View attachment 30930

On to the outer cut of the soundhole, the radius of which is the same as the inner radius of the rosette in this particular design.



View attachment 30931

Inner and outer cuts of the rosette.



View attachment 30932

The depth of the rosette cut is shallower than the purfling groove. This helps with the fitting of them both.


View attachment 30933

Ready to fit.


View attachment 30934


Dry fit. Looks OK.



View attachment 30935


Glued. Left overnight. I'll leave the drum sanding till all seven have finished.

Only six more to go.
Malc, did you make your router jig attachment? It looks quite versatile.
 
Malc, did you make your router jig attachment? It looks quite versatile.
It came from Temu. It doesn't have any micro adjustability except by my hands carefully setting the depth and radius, which is why I try it out on work boards first.
 
How thin are soundboards at this point? It looks nerve-wracking to me...
 
How thin are soundboards at this point? It looks nerve-wracking to me…
😁 You noticed! The soundboards are more or less 2.4mm. The purfling is about 2.5mm but can be planed/scraped/sanded to whatever. The rosette blanks are about 1.4 thick and I'll drumsand them back. And I have to adjust the depths and radii with no micro facility! I can buy a setup from the US, but it would be a couple of hundred pounds plus shipping, plus imprt duties, plus vat, for use one a year.

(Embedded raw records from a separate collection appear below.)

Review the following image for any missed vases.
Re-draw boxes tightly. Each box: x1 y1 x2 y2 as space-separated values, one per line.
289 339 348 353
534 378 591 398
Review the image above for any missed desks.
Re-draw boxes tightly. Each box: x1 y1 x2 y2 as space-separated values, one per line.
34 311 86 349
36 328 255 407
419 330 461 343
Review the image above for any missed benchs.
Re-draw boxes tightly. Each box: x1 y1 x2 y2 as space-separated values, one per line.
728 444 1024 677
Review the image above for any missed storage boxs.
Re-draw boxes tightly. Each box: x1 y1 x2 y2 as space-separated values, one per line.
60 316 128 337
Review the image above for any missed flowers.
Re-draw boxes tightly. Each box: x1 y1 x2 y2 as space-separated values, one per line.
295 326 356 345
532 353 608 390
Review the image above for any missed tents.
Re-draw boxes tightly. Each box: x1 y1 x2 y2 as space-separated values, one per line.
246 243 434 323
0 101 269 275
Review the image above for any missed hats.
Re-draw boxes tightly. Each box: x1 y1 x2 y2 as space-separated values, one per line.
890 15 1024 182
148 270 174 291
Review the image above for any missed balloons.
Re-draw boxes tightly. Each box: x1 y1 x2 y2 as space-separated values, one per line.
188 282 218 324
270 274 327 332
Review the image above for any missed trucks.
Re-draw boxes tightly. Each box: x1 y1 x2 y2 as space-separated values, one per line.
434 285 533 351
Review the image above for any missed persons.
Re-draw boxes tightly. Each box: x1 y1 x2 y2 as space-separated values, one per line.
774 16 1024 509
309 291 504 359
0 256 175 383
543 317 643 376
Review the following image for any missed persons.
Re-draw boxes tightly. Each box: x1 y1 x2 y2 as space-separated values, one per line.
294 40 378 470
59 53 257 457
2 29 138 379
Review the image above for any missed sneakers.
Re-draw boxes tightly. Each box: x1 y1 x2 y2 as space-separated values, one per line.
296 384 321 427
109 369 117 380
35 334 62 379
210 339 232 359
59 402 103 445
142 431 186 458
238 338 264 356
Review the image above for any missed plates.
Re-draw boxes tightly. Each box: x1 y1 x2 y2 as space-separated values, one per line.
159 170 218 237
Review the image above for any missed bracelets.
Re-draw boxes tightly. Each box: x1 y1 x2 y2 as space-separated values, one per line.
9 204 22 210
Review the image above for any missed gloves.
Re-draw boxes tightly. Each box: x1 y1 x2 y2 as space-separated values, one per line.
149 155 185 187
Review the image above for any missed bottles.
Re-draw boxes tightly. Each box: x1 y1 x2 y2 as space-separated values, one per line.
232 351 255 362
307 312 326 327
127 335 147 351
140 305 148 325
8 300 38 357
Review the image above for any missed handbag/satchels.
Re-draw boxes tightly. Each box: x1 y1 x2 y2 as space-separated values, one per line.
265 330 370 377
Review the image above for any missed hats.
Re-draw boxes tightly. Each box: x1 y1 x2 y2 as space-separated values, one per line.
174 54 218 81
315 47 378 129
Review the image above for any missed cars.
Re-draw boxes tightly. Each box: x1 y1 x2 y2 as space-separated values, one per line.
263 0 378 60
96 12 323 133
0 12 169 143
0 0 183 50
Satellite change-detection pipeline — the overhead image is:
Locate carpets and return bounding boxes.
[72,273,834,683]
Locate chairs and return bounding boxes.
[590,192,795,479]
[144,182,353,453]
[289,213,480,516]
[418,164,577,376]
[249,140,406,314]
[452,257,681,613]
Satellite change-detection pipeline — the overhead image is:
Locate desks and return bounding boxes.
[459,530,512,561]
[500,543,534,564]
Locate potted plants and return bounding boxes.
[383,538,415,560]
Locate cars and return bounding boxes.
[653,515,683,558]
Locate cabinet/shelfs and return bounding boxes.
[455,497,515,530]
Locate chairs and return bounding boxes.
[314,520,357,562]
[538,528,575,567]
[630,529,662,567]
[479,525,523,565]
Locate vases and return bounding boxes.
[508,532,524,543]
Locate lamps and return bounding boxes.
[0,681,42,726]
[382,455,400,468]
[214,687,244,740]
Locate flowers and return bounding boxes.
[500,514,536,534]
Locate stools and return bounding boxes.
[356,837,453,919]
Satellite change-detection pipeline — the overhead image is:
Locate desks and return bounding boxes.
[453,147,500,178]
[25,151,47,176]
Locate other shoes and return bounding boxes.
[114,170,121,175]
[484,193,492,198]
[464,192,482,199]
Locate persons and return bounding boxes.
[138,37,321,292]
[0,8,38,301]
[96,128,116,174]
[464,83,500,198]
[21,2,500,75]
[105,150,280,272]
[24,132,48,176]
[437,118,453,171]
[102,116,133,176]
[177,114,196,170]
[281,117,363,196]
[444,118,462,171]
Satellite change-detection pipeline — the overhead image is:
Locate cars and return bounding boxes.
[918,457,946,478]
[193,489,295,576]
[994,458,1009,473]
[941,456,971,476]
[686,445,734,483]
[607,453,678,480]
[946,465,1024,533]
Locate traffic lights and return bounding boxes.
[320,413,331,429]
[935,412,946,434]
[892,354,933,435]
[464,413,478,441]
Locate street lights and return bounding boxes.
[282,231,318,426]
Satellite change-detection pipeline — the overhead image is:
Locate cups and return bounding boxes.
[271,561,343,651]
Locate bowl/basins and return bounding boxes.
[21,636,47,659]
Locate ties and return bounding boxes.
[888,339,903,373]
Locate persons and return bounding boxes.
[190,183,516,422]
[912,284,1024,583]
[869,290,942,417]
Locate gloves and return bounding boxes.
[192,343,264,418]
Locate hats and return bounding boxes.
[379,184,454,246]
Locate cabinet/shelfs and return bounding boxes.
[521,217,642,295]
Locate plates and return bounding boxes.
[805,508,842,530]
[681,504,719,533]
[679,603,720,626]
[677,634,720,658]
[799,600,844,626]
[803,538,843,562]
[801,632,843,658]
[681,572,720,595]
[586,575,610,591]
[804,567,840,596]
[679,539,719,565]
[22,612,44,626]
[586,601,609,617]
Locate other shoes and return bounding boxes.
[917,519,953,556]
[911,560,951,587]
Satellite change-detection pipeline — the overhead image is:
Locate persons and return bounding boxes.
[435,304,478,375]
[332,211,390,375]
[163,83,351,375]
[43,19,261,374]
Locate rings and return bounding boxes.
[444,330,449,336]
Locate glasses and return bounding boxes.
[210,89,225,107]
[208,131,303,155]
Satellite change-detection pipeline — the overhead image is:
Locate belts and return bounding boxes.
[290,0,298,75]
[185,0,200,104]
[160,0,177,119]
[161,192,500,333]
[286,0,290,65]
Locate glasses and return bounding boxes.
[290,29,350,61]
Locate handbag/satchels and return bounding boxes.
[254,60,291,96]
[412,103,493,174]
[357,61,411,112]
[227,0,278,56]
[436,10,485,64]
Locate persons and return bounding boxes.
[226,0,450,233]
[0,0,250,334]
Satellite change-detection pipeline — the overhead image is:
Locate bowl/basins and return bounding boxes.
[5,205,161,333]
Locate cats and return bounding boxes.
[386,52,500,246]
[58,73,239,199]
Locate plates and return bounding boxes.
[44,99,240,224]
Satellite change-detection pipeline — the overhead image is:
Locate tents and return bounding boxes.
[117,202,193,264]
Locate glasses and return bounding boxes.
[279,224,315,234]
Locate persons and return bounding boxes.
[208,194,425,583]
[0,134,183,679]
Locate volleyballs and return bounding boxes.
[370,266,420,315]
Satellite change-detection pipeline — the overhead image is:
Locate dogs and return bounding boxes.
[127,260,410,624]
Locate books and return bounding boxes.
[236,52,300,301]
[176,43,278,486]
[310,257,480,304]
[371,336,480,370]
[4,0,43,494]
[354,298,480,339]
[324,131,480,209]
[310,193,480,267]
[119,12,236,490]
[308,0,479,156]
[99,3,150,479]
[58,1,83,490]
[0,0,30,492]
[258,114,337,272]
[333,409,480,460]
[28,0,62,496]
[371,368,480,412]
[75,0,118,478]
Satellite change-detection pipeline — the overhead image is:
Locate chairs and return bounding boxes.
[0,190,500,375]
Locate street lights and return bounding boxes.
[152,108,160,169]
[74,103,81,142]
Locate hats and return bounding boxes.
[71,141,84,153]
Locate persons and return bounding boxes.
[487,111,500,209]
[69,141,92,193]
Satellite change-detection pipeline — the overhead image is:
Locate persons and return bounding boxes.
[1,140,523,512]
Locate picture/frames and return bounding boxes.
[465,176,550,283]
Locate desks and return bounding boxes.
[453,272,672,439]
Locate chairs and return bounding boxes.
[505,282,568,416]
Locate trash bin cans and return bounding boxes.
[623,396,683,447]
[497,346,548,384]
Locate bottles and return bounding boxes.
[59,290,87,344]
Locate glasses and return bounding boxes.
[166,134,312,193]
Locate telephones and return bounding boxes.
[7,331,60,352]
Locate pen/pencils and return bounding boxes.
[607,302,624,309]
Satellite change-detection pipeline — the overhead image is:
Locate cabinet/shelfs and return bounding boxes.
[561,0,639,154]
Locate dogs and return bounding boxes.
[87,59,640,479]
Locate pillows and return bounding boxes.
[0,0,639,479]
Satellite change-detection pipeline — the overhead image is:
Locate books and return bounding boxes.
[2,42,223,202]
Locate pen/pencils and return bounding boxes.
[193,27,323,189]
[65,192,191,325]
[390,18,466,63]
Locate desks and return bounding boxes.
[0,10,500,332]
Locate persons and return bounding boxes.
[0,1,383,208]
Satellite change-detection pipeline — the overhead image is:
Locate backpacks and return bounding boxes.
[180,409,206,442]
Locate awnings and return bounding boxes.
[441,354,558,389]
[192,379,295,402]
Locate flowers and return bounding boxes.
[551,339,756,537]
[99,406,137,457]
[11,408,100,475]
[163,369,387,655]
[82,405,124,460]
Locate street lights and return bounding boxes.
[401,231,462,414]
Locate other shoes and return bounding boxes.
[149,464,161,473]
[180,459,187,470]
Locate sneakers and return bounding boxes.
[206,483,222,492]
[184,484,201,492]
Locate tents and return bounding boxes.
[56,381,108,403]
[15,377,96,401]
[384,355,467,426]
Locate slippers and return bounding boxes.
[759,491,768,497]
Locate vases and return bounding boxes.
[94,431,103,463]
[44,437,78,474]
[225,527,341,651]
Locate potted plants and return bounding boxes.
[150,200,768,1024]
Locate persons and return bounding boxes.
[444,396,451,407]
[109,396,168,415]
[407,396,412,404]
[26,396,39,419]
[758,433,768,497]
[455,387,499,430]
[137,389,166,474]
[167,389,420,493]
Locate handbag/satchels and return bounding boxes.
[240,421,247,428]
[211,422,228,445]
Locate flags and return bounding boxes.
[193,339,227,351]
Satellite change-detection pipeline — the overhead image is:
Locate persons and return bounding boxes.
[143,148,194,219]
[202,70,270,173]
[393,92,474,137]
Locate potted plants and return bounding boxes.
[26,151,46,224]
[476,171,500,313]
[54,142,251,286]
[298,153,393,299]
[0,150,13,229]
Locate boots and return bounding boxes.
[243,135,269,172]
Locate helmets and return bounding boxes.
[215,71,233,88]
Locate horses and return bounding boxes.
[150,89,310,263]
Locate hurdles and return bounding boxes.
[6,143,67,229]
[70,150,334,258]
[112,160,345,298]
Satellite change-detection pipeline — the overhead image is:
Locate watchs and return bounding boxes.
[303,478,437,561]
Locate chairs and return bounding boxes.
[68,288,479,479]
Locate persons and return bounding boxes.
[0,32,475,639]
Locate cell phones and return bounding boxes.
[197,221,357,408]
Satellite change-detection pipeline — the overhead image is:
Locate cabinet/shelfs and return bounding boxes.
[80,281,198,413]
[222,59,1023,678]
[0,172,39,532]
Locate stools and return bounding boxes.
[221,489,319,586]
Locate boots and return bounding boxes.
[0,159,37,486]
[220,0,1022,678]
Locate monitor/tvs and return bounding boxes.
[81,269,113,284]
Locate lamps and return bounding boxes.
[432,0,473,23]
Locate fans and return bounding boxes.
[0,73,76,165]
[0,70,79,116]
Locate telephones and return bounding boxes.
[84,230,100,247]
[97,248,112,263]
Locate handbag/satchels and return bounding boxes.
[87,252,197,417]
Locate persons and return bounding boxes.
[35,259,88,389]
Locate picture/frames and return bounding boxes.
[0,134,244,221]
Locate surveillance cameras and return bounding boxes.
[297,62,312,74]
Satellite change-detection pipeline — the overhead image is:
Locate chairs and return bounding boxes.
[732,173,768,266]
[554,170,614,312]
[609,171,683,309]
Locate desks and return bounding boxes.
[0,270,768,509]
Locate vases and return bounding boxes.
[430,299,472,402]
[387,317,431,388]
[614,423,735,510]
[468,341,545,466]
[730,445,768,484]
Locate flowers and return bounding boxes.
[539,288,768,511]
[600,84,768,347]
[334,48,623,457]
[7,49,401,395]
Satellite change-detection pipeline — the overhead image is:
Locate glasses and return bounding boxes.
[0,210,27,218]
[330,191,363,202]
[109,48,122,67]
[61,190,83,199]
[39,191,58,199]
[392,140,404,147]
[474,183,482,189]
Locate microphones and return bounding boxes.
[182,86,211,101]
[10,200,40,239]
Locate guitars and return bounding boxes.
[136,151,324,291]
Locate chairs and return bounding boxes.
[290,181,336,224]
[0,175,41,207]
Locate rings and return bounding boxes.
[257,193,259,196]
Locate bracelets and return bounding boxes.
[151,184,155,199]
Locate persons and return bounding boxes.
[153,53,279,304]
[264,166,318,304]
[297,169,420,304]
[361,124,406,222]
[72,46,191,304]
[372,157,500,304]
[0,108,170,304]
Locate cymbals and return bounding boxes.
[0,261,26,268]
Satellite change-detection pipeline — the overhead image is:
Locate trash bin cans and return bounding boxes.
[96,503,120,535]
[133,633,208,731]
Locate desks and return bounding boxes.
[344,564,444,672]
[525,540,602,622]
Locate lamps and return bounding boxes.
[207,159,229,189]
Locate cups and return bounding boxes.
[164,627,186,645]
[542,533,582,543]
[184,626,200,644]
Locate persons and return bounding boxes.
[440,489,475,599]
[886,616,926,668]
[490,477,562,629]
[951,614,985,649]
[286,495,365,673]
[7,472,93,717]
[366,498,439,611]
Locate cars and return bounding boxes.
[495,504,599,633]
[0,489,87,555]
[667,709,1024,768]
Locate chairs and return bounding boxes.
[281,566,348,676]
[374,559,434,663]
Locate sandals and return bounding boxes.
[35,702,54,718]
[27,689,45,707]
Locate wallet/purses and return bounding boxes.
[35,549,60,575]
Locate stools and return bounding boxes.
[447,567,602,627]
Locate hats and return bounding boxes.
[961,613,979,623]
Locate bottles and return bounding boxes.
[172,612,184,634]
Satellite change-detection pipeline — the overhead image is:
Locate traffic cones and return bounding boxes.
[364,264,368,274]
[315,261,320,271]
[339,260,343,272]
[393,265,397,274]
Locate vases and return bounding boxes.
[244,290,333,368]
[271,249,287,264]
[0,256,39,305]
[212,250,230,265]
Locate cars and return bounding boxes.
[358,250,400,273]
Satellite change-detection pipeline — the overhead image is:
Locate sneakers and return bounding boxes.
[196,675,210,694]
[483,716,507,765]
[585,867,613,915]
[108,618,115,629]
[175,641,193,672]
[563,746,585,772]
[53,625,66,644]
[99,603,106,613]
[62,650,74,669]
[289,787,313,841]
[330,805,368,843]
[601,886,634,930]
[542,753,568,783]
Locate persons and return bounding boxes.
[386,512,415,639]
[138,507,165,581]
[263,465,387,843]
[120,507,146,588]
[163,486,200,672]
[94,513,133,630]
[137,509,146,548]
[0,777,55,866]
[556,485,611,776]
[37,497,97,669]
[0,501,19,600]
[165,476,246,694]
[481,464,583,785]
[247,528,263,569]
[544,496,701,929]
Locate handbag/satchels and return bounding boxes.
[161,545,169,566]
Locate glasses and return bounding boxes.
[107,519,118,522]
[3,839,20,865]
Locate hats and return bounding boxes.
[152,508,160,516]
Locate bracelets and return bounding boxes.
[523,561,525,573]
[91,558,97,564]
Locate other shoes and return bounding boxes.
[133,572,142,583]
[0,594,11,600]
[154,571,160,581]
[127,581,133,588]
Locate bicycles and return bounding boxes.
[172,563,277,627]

But, the process I've adopted, from online, means I only have to use two radii, and if I cut them into a scrap part of the workboard, I can reset them each time from there.
 
Hey Malc, have you made a guitar with a side sound hole?

No, but I've worked with a chap who has made ukuleles with the sound hole on the top upper bout. He tells me that allows more of the soundboard to vibrate.